─── Selected passage

WLCG GDB Action List

This page lists actions currently monitored by GDB and topics that will require actions in the future. Note that most actions related to operations are followed by the Operations Coordination.

General Actions

Machine/job features

  • Increase the adoption: identify sites ready to install the framwork developed, see December GDB
    • Contact Stefan Roiser

Security

Storage

Network

  • LHCONE: discuss a process for handling requests of new experiments who want to join LHCOPN

Belle2

  • Help establishing concrete links for collaboration (memory limitation, SAM, GGUS...) after June GDB

Other Items to Follow-up

Security:

  • Follow-up TEG recommendations for WN AAI and proposed focused WGs
    • Improved traceability: configuration recommendations for sites to meet the WLCG traceability requirements, take into account specific needs for virtualized WNs (including those running in external clouds)
    • Possibility to reduce proxy lifetime to 24h: preliminary analysis with experiments, milestone proposal (compatible with LS1?), implementation
    • Challenges and issues with respect to security in the usage of external/public clouds
  • Give feedback on documents about Security for Collaborating Infrastructures. See July GDB
  • Federated Identity Pilot: use for access to grid services (WLCG Pilot)

──────
─── Provided records

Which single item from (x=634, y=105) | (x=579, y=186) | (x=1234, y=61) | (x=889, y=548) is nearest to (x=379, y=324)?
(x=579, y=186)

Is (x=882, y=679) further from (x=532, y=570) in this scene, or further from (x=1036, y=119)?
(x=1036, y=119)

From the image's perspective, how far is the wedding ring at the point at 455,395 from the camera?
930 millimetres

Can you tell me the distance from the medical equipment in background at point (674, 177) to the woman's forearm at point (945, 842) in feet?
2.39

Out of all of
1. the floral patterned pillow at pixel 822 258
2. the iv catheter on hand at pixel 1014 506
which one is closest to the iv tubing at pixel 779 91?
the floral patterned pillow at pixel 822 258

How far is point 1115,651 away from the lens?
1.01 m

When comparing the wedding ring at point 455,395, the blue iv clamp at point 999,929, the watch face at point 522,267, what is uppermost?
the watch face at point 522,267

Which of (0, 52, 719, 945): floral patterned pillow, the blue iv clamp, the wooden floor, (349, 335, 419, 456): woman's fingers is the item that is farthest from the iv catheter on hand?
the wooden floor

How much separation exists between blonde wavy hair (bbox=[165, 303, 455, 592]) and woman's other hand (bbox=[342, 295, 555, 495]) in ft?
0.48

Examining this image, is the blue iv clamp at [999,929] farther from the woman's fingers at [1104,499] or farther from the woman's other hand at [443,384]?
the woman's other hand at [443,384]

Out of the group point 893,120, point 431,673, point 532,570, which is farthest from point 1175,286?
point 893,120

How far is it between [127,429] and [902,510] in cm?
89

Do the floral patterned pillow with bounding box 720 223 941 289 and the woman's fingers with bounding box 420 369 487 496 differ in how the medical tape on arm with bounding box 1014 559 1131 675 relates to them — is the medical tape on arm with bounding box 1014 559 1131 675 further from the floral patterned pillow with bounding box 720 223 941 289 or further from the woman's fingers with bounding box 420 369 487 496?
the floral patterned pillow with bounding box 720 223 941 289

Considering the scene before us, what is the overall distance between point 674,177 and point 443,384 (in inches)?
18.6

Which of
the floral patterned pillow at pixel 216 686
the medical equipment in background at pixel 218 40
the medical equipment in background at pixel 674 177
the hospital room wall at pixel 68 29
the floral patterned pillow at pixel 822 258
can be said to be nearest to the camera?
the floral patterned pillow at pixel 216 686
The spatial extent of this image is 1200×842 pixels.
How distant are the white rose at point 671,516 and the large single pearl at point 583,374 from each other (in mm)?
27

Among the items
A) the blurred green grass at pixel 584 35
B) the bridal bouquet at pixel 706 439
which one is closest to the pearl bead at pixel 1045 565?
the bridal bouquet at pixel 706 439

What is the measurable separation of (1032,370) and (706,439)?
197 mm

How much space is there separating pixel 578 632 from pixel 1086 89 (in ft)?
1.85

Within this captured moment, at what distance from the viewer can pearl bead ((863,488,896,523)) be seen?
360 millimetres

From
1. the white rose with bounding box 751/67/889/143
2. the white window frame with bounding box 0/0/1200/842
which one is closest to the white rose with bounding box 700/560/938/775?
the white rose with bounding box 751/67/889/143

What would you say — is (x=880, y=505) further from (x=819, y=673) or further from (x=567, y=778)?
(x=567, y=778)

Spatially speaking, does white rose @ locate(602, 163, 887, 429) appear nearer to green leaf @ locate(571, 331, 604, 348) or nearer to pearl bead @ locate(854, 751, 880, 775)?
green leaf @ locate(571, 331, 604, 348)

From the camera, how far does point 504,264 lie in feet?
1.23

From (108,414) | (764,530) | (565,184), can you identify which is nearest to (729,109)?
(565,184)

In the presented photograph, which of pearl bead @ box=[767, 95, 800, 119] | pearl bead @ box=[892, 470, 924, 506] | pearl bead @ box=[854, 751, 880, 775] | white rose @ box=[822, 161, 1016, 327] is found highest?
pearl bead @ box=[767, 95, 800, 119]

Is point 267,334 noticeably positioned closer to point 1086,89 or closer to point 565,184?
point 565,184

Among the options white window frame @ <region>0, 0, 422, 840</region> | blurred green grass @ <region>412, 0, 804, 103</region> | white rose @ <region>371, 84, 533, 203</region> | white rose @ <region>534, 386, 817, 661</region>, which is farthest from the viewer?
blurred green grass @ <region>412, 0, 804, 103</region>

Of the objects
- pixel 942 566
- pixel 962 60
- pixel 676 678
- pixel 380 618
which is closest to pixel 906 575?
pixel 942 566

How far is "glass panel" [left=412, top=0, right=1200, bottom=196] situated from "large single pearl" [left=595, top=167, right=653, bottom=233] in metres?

──────

_Work to do_:
(1) In the WLCG GDB action list, swap "monitored" for "tracked" and write out the passage from "WLCG GDB Action" to "the Operations Coordination.".
(2) Render this sentence from the WLCG GDB action list in French: "Note that most actions related to operations are followed by the Operations Coordination."
(3) Extend the WLCG GDB action list beyond its final item.

_Answers in order_:
(1)
WLCG GDB Action List

This page lists actions currently tracked by GDB and topics that will require actions in the future. Note that most actions related to operations are followed by the Operations Coordination.

(2) Notez que la plupart des actions liées aux opérations sont suivies par l'Operations Coordination.

(3)
Miscellaneous

Actions on Hold

June 2015

  • GOCDB extension properties: VOs should report to WLCG IS TF envisioned use cases to define a consistent usage strategy
  • Establish a list of Class 2 services (VOBOX terminology) run by every VO (VOBOX and other services)
    • Initial list to be started by J. Templon with ATLAS information (June 2015)

January 2015

  • Raise awareness on bitcoin mining activities: lower activity in the last month
    • Discuss with EGI (and OSG?) common communication actions and documentation for sites
  • Multicore job support must be enabled at all sites
    • CMS: 50% of T1 capacity by end of January 2015

October 2014

  • Pool account recycling: extend the default grace periode to 6 months
    • Maarten in charge to pass/discuss requirement with EMI (June 2012)

June 2013

  • Multi-core jobs support in the BDII: focus on multi-core job for late binding (pilot jobs) through machine/job features mechanism
    • Start tests with volunteering sites (limited number) and hardcoded number of cores (suggestion 4)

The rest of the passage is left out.